## [What you should do]
The line containing "Opção para salvar" and every line after it, through the end of the material: copy these exactly and nothing else, leaving pictures out.

## [Records supplied]
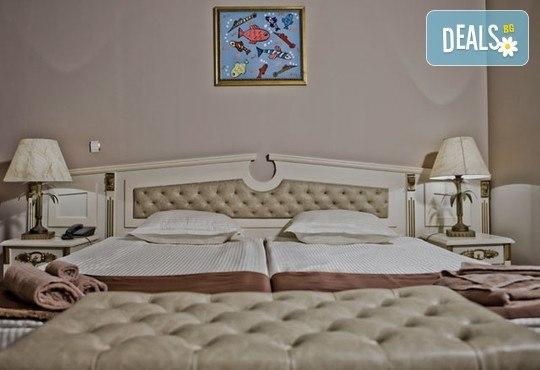 Хотел Виктория Палас 5* - снимка - 2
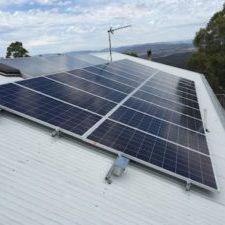 Snowy Regional Solar Testimonial Ruth 2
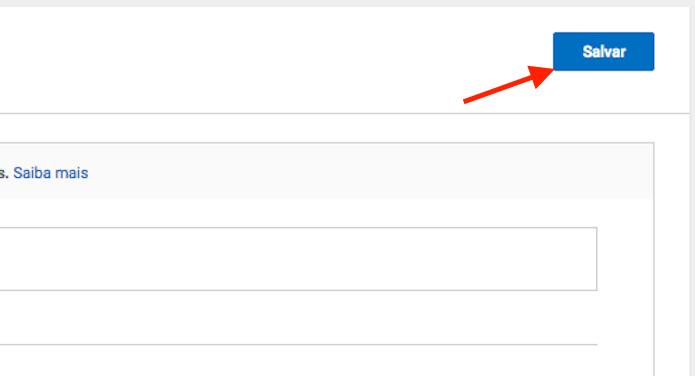 Opção para salvar a configuração de análise de comentários em um canal do YouTube (Foto: Reprodução/Marvin Costa)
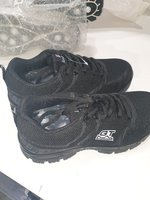 Used Sport shoes and pants in Dubai, UAE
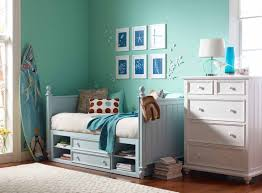 bedroom outstanding turquoise bedroom decoration with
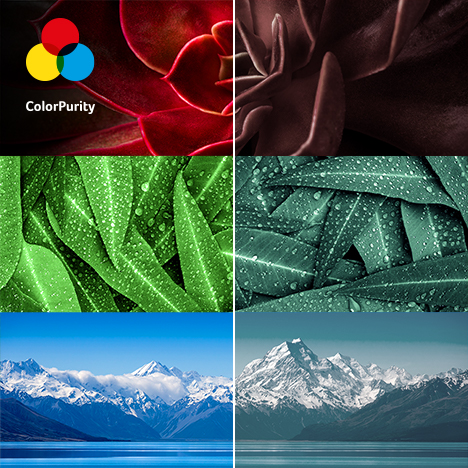 ColorPurity for More Natural Colors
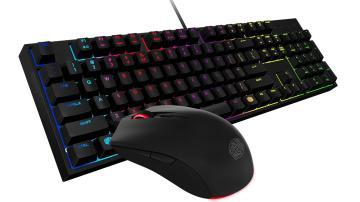 МЕМ-нический гибрид и оптический грызун. Обзор клавиатуры и мыши Cooler Master Masterkeys Lite L RGB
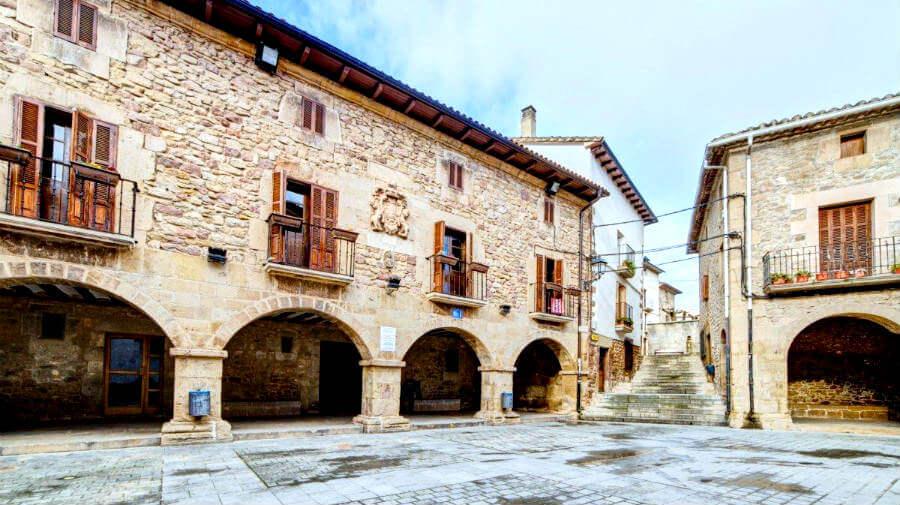 Cirauqui, Navarra, Camino Francés :: Albergues del Camino de Santiago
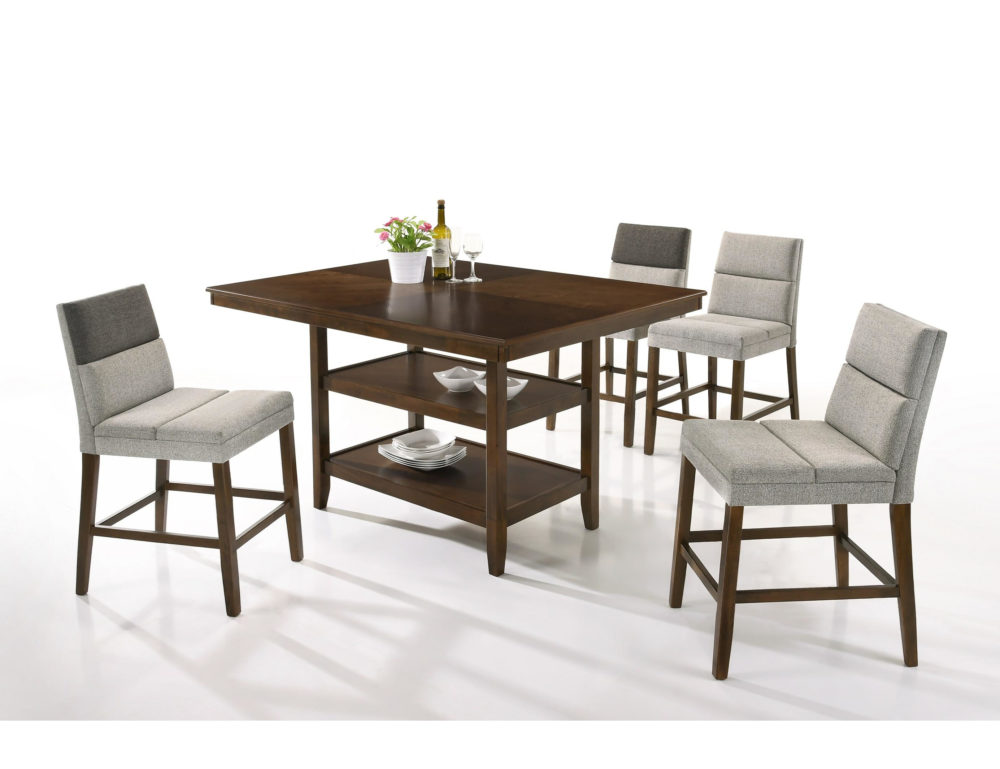 22897 - Kitchen Table Set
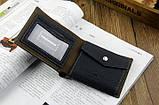 Чоловічий гаманець портмоне Pidengbao Grey, фото 3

## [Finished task]
 Opção para salvar a configuração de análise de comentários em um canal do YouTube (Foto: Reprodução/Marvin Costa)
 Used Sport shoes and pants in Dubai, UAE
 bedroom outstanding turquoise bedroom decoration with
 ColorPurity for More Natural Colors
 МЕМ-нический гибрид и оптический грызун. Обзор клавиатуры и мыши Cooler Master Masterkeys Lite L RGB
 Cirauqui, Navarra, Camino Francés :: Albergues del Camino de Santiago
 22897 - Kitchen Table Set
 Чоловічий гаманець портмоне Pidengbao Grey, фото 3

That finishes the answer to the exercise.